Mike Acton also reached this conclusion and discussed them on these forums, that PPE feeding bottleneck could be overcome by the SPE doing all this themselves.
Note, by the way, that only three projects were actually optimised to use the SPEs at all as discussed in 6-5 (Alya, BSIT and Siesta). Some of the others were ported but only used PPE.
SIMD (Single Instruction, Multiple Data) is processing in which a single instruction operates
on multiple data elements that make up a vector data-type. SIMD instructions are also called
vector instructions. This style of programming implements data-level parallelism. Most
processor architectures available today have been augmented, at some point, in their design
evolution with short vector, SIMD extensions. Examples include Streaming SIMD Extensions
(SSE) for x86 processors, and PowerPC’s Velocity Engine with AltiVec and VMX. The
different architectures exhibit large differences in their capabilities. The vector size is either
64 bits or, more commonly, 128 bits. The register file size ranges from just a few to as many
as 256 registers. Some extensions only support integer types while others operate on single
precision, floating point numbers, and yet others process double precision values. Today, the
Synergistic Processing Element (SPE) of the CELL processor can probably be considered the
state of the art in short vector, SIMD processing. Possessing 128-byte long registers and a
fully pipelined fused, multiply-add instruction, it is capable of completing as many as eight
single precision, floating point operations each clock cycle.

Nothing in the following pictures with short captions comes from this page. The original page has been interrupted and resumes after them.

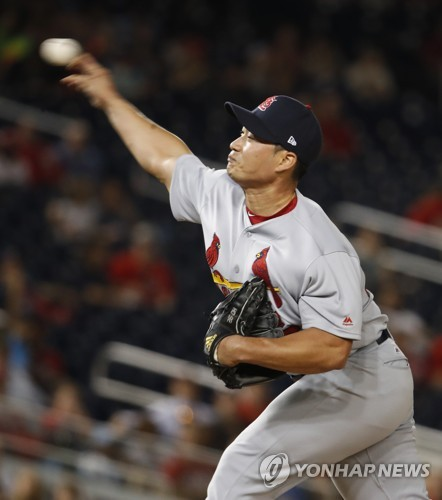 In this Associated Press photo, St. Louis Cardinals pitcher Oh Seung-hwan throws a pitch during the eighth inning against the Washington Nationals at Nationals Park in Washington on April 11, 2017. (Yonhap)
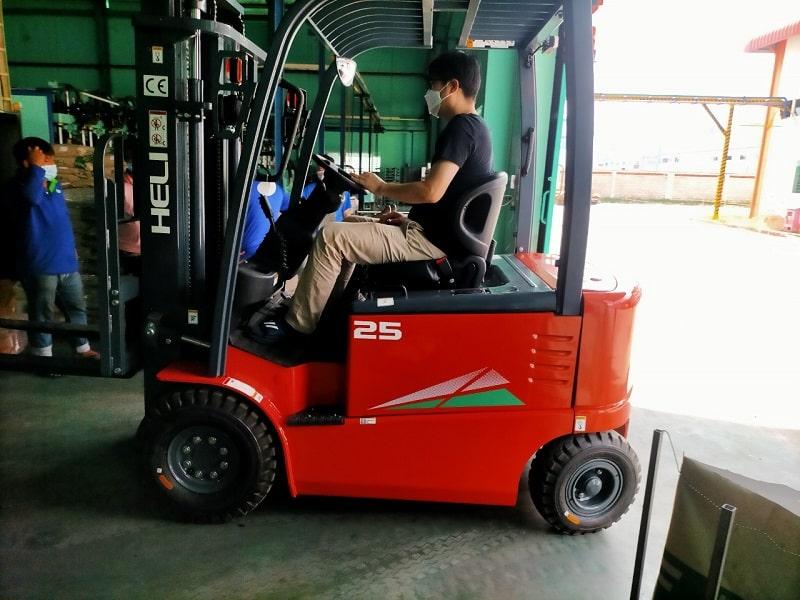 vận hành xe nâng điện 3 tấn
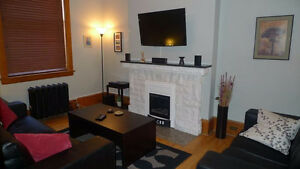 $1450 - 2206 Cornwall St - 1-bedroom furnished suite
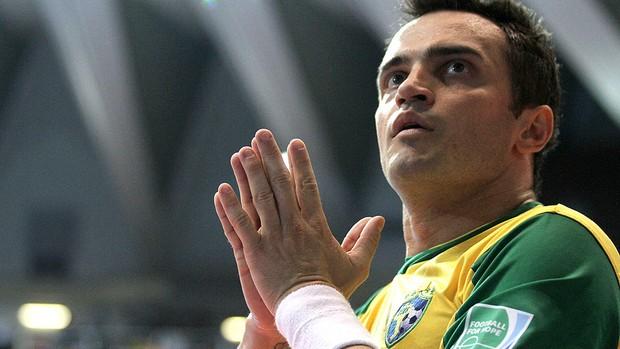 Falcão comemora gol no jogo do Brasil contra a Espanha no futsal (Foto: AP)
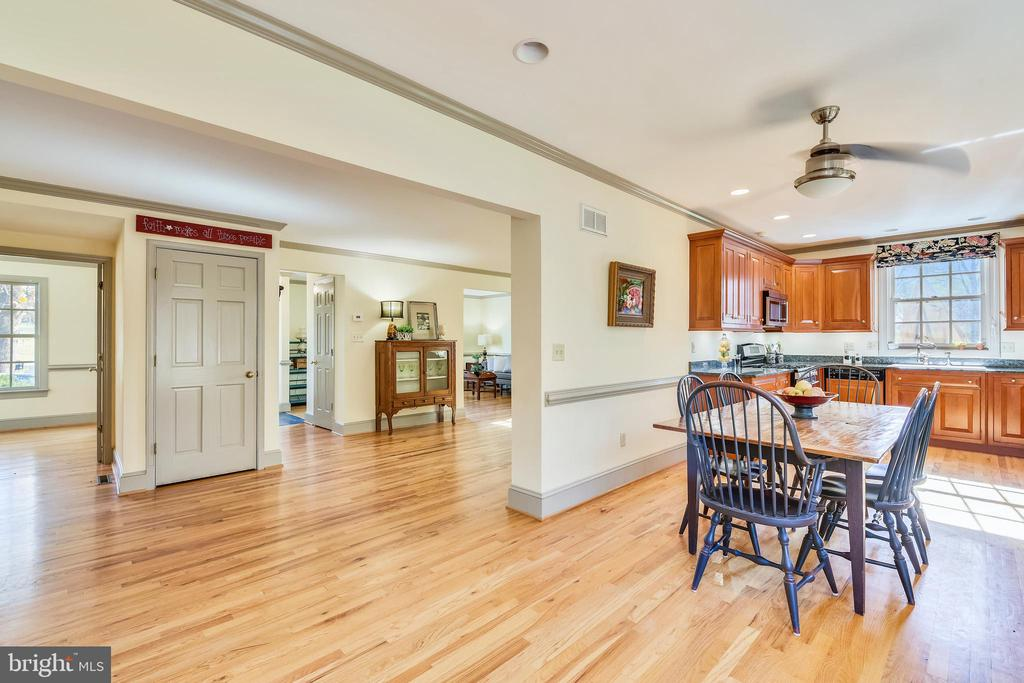 Great space! Open floor plan! - 669 APPLE PIE RIDGE RD, WINCHESTER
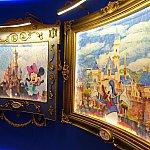 ディズニーランド・パリ(左)と香港ディズニーランド(右)のキャッスル絵画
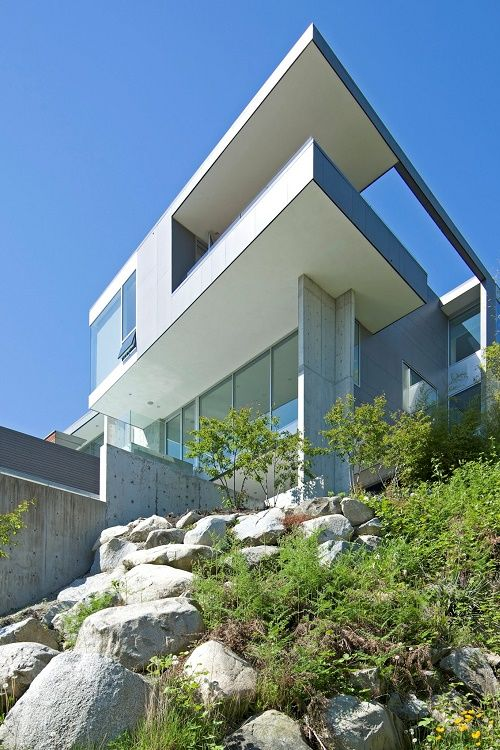 Exceptional Livingpursuit: Flowing Esquimalt House By Mcleod Bovell Modern Houses
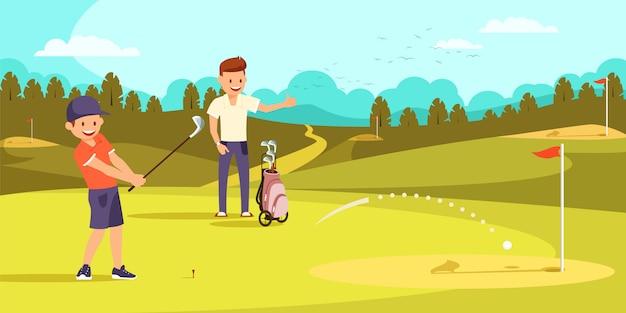 Menino alegre que bate a bola com os clubes de golfe no furo. Vetor Premium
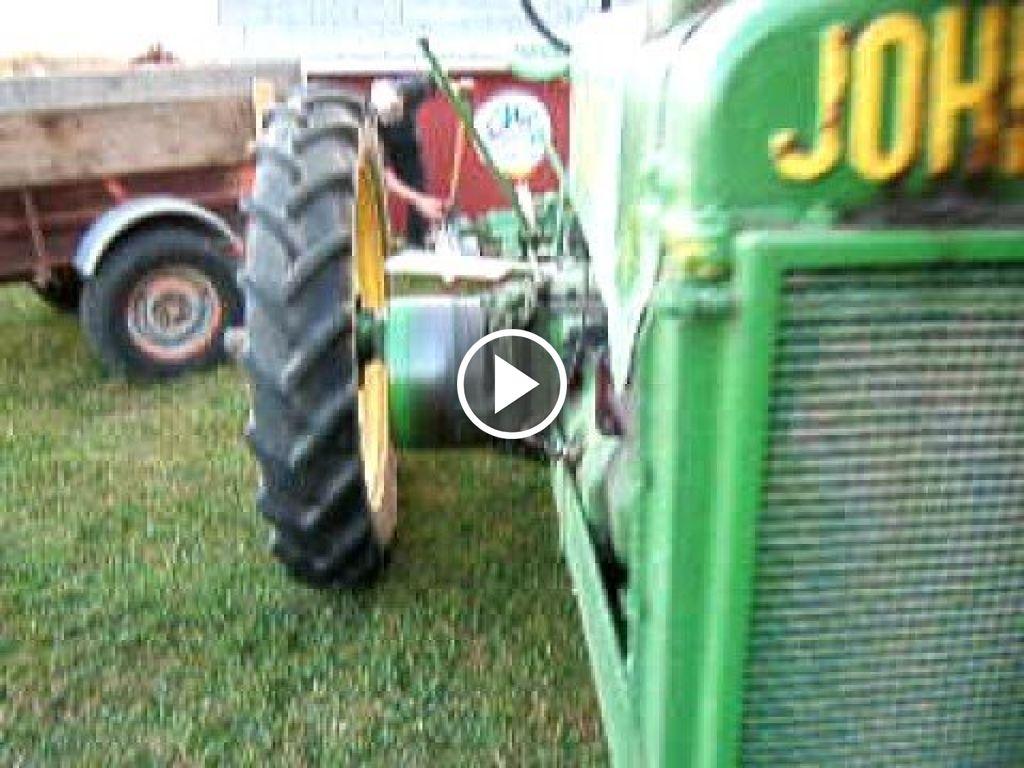 Wideo John Deere A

This was in 2009, but I think this part was not changed from the original Cell, so their SIMD at least has managed to stay 'state of the art', at least according to this paper.
tool wise Cell never really has had a good set. One thing you notice pretty quickly is that anything you want to optimize kernel wise almost always has a call/function within MKL. Cells tools and libraries are severely lacking even today compared GPGPU. A large part of Cell's issues stem from it being a relatively exotic architecture will very poor tools support. It is interesting to contrast Cell in that regard with the data that came out of the TACC workshop on Intel's MIC which had large full scientific workloads ported in days and with good scaling.
I don't think many people disagree with you on this one. As the article says itself, 'the control is put back into the hands of the programmer' with the downside being that you have to do a lot of work you otherwise wouldn't have. Even with some of the tools maturing and becoming quite good (and the Cell simulator I think is pretty helpful too, as it allows you to follow your data exactly, quite nice), Cell remains (too much of) a specialist device to become very mainstream. But it is still a really, really cool design and chip to have in a console, and of all the things that have gotten in the way of the PS3, I'd say the blue laser was a far bigger issue (delaying its launch) as well as the company that made the device being crap at the software side of things.
Thanks for digging up these papers by the way.
EDIT: and respect to the guys working on this. They really know their stuff and it is surprising how far they got with the amount of time they've spent.